* **Problem to work on**:
The lines to reproduce from the material below are those from the one containing "[volunteer wildlife ID]" through the one containing "label granularity: sequence-level", both included; write them out exactly and add nothing.

* **Input data**:
====
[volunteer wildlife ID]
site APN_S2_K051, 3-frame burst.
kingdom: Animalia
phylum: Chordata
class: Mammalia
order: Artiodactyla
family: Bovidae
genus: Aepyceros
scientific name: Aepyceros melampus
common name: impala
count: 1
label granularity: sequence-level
====
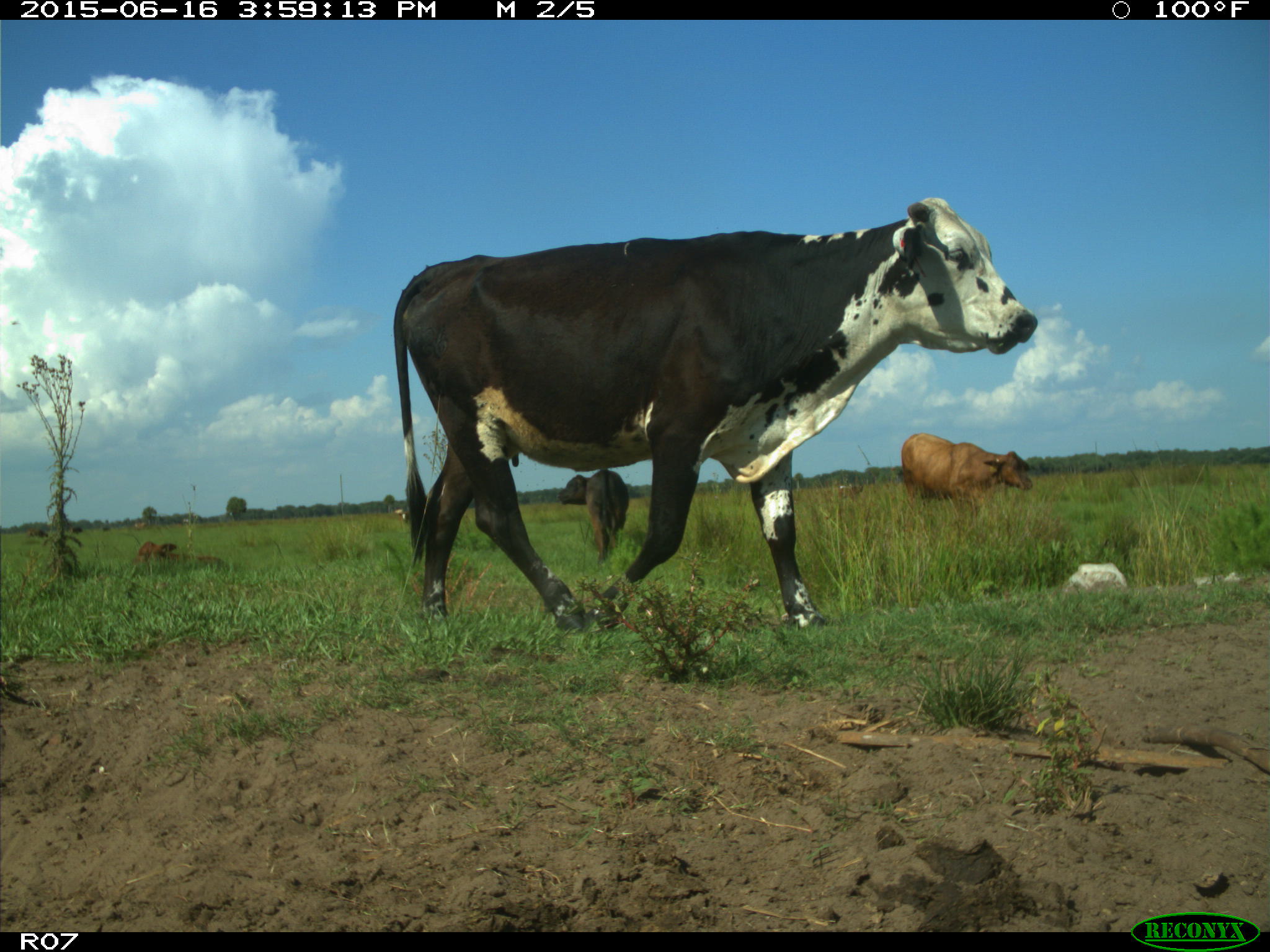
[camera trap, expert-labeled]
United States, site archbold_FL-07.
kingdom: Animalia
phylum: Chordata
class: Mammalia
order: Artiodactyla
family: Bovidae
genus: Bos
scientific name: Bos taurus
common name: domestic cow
====
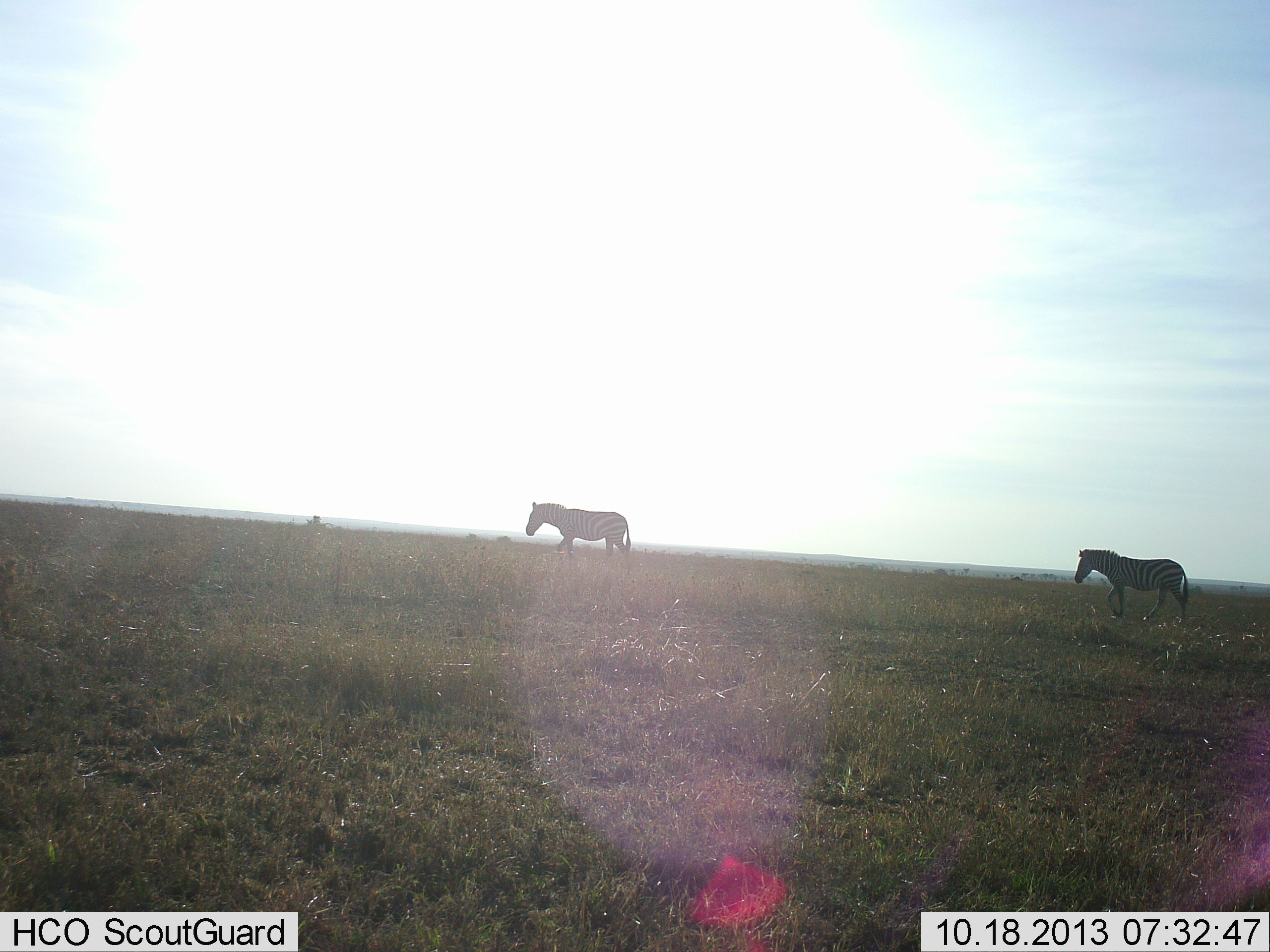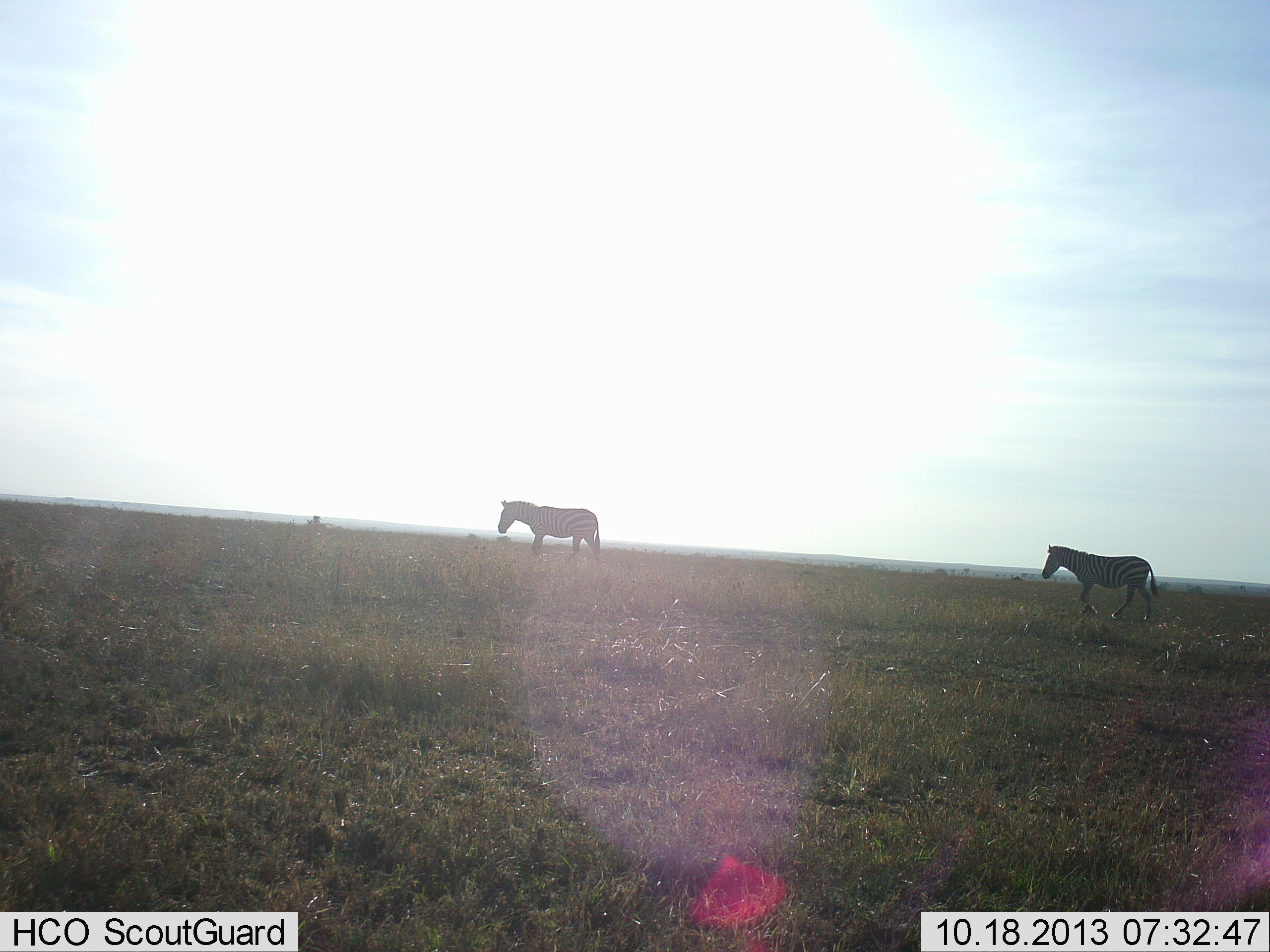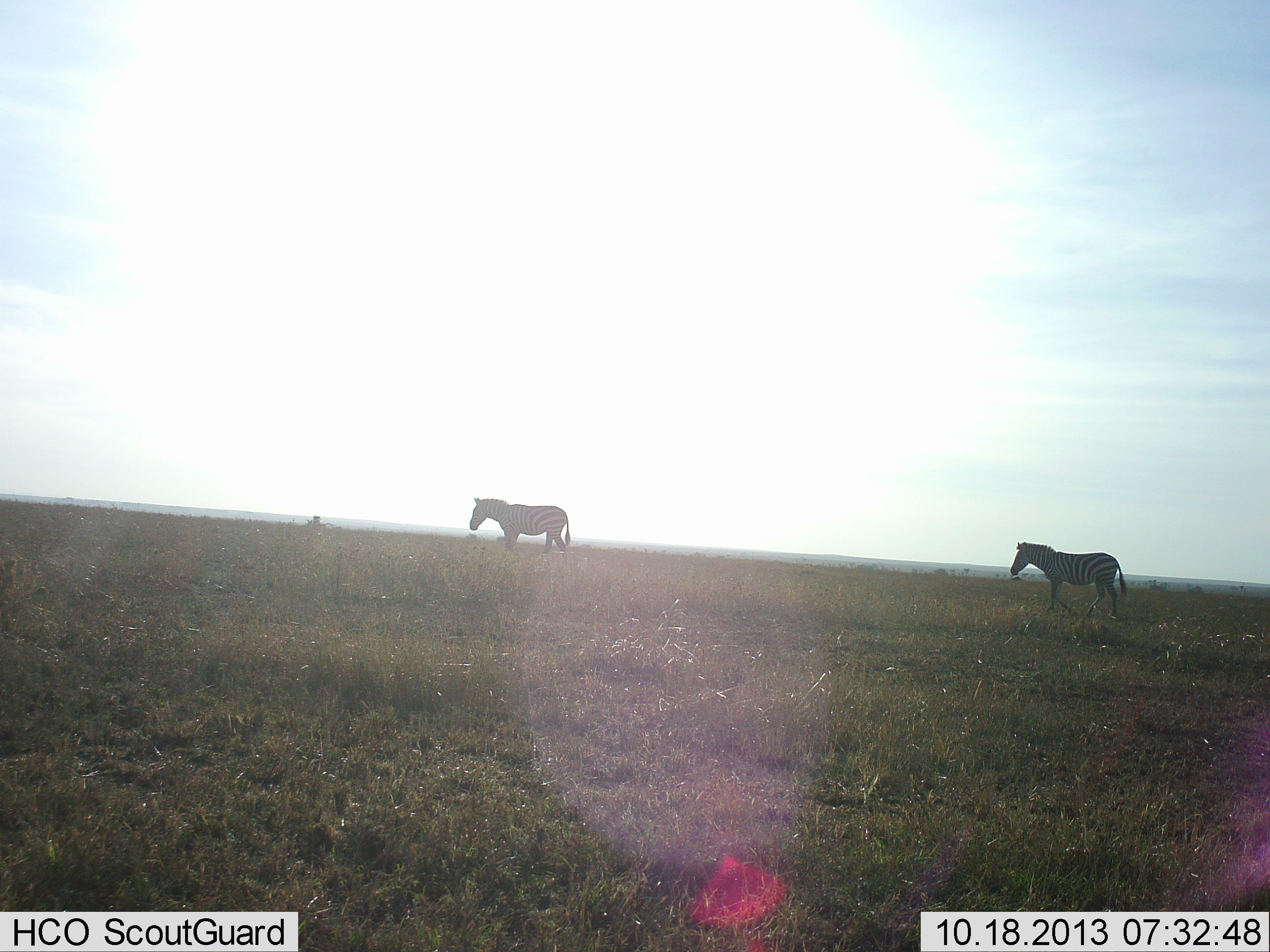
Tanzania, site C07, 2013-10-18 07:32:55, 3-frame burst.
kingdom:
====
* **Solution below**:
[volunteer wildlife ID]
site APN_S2_K051, 3-frame burst.
kingdom: Animalia
phylum: Chordata
class: Mammalia
order: Artiodactyla
family: Bovidae
genus: Aepyceros
scientific name: Aepyceros melampus
common name: impala
count: 1
label granularity: sequence-level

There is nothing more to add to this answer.